*Written instruction*: Restate the listing below word for word, omitting any images.

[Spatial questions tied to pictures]
☆ ☆ ☆ ☆

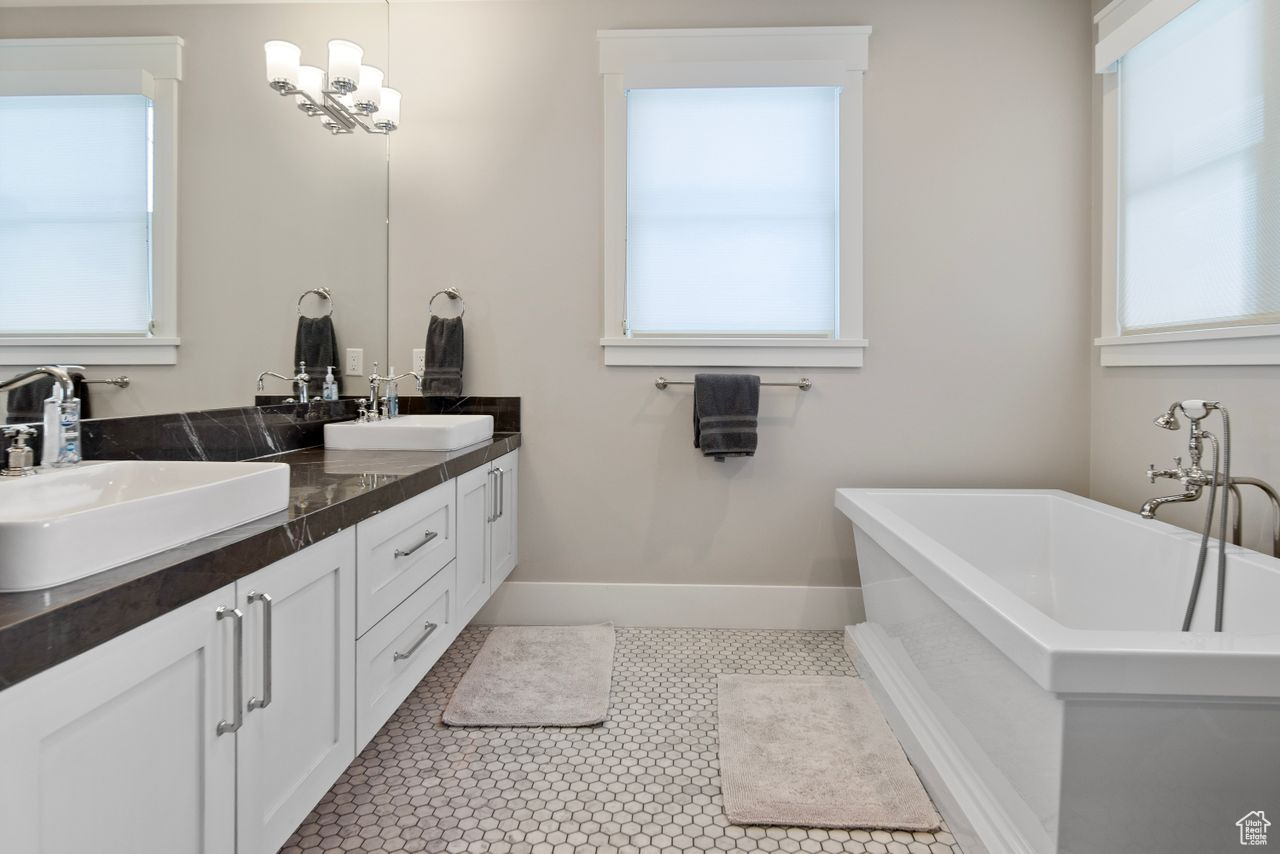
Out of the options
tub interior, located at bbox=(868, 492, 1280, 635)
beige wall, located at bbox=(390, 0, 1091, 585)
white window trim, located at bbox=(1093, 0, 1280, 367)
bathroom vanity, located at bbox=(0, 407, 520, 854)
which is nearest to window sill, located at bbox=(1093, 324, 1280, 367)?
white window trim, located at bbox=(1093, 0, 1280, 367)

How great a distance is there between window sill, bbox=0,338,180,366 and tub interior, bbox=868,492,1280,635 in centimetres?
211

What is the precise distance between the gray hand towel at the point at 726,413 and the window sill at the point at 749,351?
13 cm

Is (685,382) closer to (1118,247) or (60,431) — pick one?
(1118,247)

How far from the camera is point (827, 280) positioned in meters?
2.67

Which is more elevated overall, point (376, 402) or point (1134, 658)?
point (376, 402)

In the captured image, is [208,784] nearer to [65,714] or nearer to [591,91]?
[65,714]

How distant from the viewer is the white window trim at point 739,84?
8.56 feet

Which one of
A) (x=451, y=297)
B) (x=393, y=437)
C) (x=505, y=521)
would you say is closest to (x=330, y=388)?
(x=393, y=437)

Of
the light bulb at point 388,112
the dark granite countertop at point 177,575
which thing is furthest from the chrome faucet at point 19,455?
the light bulb at point 388,112

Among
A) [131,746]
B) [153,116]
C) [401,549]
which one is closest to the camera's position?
[131,746]

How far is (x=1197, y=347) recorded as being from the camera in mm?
2070

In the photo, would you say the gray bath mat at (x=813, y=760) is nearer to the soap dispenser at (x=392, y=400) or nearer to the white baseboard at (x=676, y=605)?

☆ ☆ ☆ ☆

*Result for this exercise*:
Out of the options
tub interior, located at bbox=(868, 492, 1280, 635)
beige wall, located at bbox=(390, 0, 1091, 585)
white window trim, located at bbox=(1093, 0, 1280, 367)
bathroom vanity, located at bbox=(0, 407, 520, 854)
which is nearest to window sill, located at bbox=(1093, 324, 1280, 367)?
white window trim, located at bbox=(1093, 0, 1280, 367)

How great a distance is there between window sill, bbox=0,338,180,366 and tub interior, bbox=868,492,1280,635 in centimetres?
211

What is the precise distance between the gray hand towel at the point at 726,413 and the window sill at the point at 749,351?
13 cm

Is (685,382) closer to (1118,247) or (60,431) — pick one?
(1118,247)

How far from the camera is point (827, 280) positioned in meters?
2.67

Which is more elevated overall, point (376, 402) or point (1134, 658)?
point (376, 402)

In the captured image, is [208,784] nearer to [65,714] or nearer to [591,91]?
[65,714]

How distant from the viewer is the white window trim at point 739,84?
8.56 feet

Which one of
A) (x=451, y=297)
B) (x=393, y=437)
C) (x=505, y=521)
would you say is closest to (x=330, y=388)?
(x=393, y=437)

Of
the light bulb at point 388,112
the dark granite countertop at point 177,575
which thing is furthest from the chrome faucet at point 19,455?
the light bulb at point 388,112

Among
A) [131,746]
B) [153,116]
C) [401,549]
which one is closest to the camera's position?
[131,746]

How far is (x=1197, y=347) recorded as being from the camera in mm?
2070

In the photo, would you say the gray bath mat at (x=813, y=760) is nearer to the soap dispenser at (x=392, y=400) or nearer to the white baseboard at (x=676, y=605)?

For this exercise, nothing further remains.